Okay. Well lifes' been pretty chalk full of interesting, emotional, things that I just can't get away from. I feel bad dumping all my issues onto Jason because I know he has his own issues, in the same areas and if we are both downers, well, you might as well hand us the kool-aid flavored arsinic becasue it aint going to be pretty round these parts.I miss my son so much. I can't wait until he's back. I know it's hard right now but let me tell you what when this whole thing is done. I will be a solid brick wall of a woman. I will know how to love with all I have because one day it will be gone. I will know the sting of a loss and how it feels to cry for weeks on end. And I will do anything in my power to keep that from happenening to anyone else I care about. Also. Thanks to a good friend we are making progress on getting Jasons kids back from his ex bitch face. If I jump around a lot I'm so sorry. my mind is over flowing with random emotions. I have the absolute worst local friends. i am constantly a second choice to them. one of those, god i'm so fucking bored i've already maxed out on fun maybe i'll call brittany and hang out for 15 seconds type friends. and i'm sick of it. If I wasn't someone who needs to have friends i'd say a big fuck you to everyone. But I can't. And I won't. I'll just keep being ignored and smile like a lost puppy wagging their tailes when finally someone comes over for a hot second. Other than that. I am completely content in my relationship. It's boring sometimes. It's hard a lot of the times. But we fit. we fit completely perfectly. I'm annoying and dumb at times, and sometimes he just says things a little too sharp and hurts my feelings but hey, i'm sensative i think i'm going to have to get over that.

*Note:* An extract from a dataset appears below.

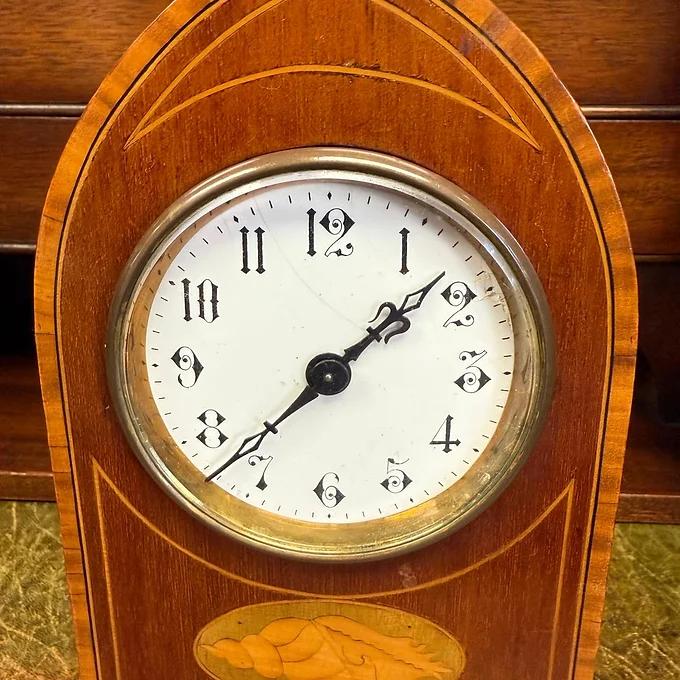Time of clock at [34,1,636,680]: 1:37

 Me, Trinity, Jason, and Mary at Snake River I believe in Twin Falls, ID. Yeah  I look like a nerd it was a warm day of  12 degrees.
 Frozen water falls.
Jeremy, Kaylee, Me and Jason. Thrilling night of beerz, apples to apples, and kids. lol. And I loved every second of it lol.



I guess I should probably get out of my pajamas and do soemthing with myself. I have some bedding that I have to take back because, "it feels like i'm sleeping with a kleenex" grr. Men. I even opted for the straight red instead of pretty and flowers LOL.